I'm in the process of swapping transmissions in my 67 Lemans. I'm putting a turbo 400 in it. My question is related to the tranny lines going to the radiator - which line goes to which side of the radiator? Both lines are on the bottom of the radiator, so does the driver side line from the radiator go to the top or bottom line into the tranny?


----------



## ylwgto (Oct 27, 2009)

pretty sure it does not matter functionally, it's just being routed to cooling source.

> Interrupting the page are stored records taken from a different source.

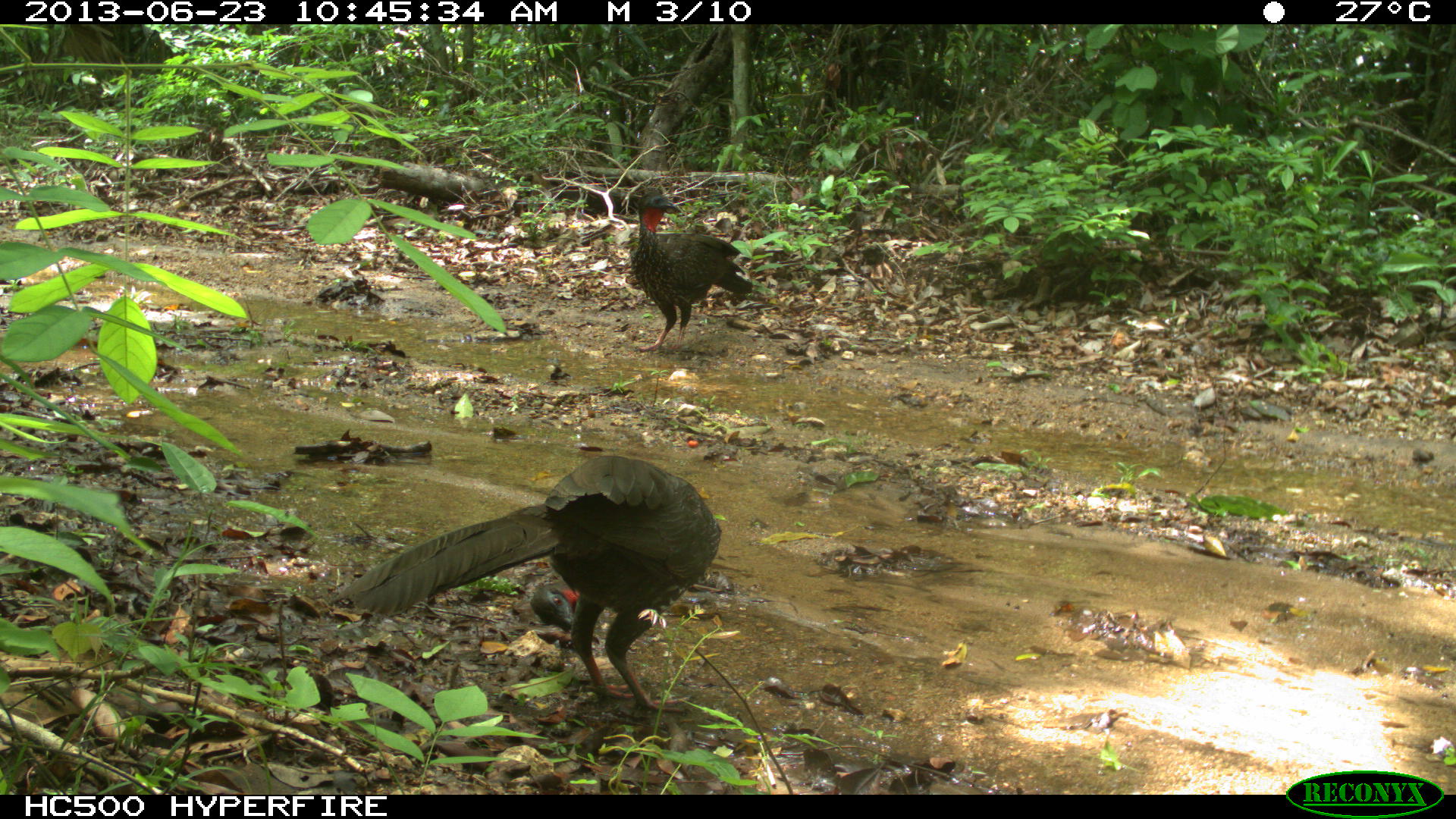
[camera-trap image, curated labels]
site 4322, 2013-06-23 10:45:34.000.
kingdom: Animalia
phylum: Chordata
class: Aves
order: Galliformes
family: Cracidae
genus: Penelope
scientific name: Penelope purpurascens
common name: crested guan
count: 2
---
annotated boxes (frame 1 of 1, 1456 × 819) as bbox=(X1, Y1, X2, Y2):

My hard lines make it pretty obvious which one goes to where on the radiator, but if yours are the same length just do what's is easiest and looks the cleanest.


----------



## GTOJUNIOR (Aug 7, 2011)

I agree, 
However FWIW here is the parts book showing the Inlet line of trans ran to the PS of the rad.


----------



## bkellis1 (Jun 30, 2009)

It's not a question of how the lines connect to the radiator (those are still installed) but which line from the radiator goes into the top connector of the transmission? Does the drivers side go to the top connector, or does the passenger side line go to the top connector in the transmission? From what I read, the top connector on the tranny is the return line into the tranny from the radiator but I need to know which line from the radiator is supposed to be the return line (driver vs passenger of radiator)?


----------



## ylwgto (Oct 27, 2009)

don't think it matters, but on my 66 the passenger side line is routed into the lower inlet on my TH400


----------



## pontrc (Mar 18, 2020)

I imagine on the horizontal flows the input output matters more. I would not think so much on the vertical flow


----------



## Banjos (May 10, 2021)

If you plan to put in an additional tranny fluid cooler, then it is important to know which line is which depending on if you want the cooler before or after the radiator. The bottom connector pumps out the fluid to radiator/cooler and the top connection is the return line to the transmission. If your only relying on the radiator, then it shouldn't matter.


----------